Effects of drinking hydrogen-rich water on the quality of life of patients treated with radiotherapy for liver tumors
1 Department of Therapeutic Radiology, Gyeongsang National University Hospital, Gyeongsang Institute of Health Sciences, Jinju, Korea
2 Department of Radiation Oncology, Catholic University Medical College, Seoul, Korea
3 Graduate School of Health Science, Suzuka University of Medical Science, Suzuka, Japan
4 Department of Cardiothoracic Surgery, University of Pittsburgh, Pittsburgh, Pennsylvania, USA
5 Department of Surgery, University of Pittsburgh, Pittsburgh, Pennsylvania, USA
Medical Gas Research 2011, 1:11 doi:10.1186/2045-9912-1-11Published: 7 June 2011
Cancer patients receiving radiotherapy often experience fatigue and impaired quality of life (QOL). Many side effects of radiotherapy are believed to be associated with increased oxidative stress and inflammation due to the generation of reactive oxygen species during radiotherapy. Hydrogen can be administered as a therapeutic medical gas, has antioxidant properties, and reduces inflammation in tissues. This study examined whether hydrogen treatment, in the form of hydrogen-supplemented water, improved QOL in patients receiving radiotherapy.

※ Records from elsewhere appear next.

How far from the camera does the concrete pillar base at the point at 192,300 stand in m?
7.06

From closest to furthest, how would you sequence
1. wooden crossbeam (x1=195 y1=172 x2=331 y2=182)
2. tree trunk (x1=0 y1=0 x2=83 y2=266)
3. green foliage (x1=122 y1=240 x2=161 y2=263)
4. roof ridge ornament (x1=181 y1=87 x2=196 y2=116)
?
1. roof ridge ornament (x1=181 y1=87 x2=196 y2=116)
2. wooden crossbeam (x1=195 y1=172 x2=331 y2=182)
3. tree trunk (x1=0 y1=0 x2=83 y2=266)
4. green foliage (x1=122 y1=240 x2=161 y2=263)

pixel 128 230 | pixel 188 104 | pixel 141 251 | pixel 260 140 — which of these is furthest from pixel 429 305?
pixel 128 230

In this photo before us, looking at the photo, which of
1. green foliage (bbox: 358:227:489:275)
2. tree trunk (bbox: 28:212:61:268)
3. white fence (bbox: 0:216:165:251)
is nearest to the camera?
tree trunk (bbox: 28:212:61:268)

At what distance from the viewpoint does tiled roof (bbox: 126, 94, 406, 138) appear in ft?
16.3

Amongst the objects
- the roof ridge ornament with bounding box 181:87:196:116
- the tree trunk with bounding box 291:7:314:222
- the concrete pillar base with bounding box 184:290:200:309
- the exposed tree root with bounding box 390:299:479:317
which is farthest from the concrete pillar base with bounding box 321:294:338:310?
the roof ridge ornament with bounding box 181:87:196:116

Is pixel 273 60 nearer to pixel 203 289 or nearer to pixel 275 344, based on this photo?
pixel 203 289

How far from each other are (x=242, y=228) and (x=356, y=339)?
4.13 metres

A randomized, placebo-controlled study was performed to evaluate the effects of drinking hydrogen-rich water on 49 patients receiving radiotherapy for malignant liver tumors. Hydrogen-rich water was produced by placing a metallic magnesium stick into drinking water (final hydrogen concentration; 0.55~0.65 mM). The Korean version of the European Organization for Research and Treatment of Cancer's QLQ-C30 instrument was used to evaluate global health status and QOL. The concentration of derivatives of reactive oxidative metabolites and biological antioxidant power in the peripheral blood were assessed.
The consumption of hydrogen-rich water for 6 weeks reduced reactive oxygen metabolites in the blood and maintained blood oxidation potential. QOL scores during radiotherapy were significantly improved in patients treated with hydrogen-rich water compared to patients receiving placebo water. There was no difference in tumor response to radiotherapy between the two groups.
Daily consumption of hydrogen-rich water is a potentially novel, therapeutic strategy for improving QOL after radiation exposure. Consumption of hydrogen-rich water reduces the biological reaction to radiation-induced oxidative stress without compromising anti-tumor effects.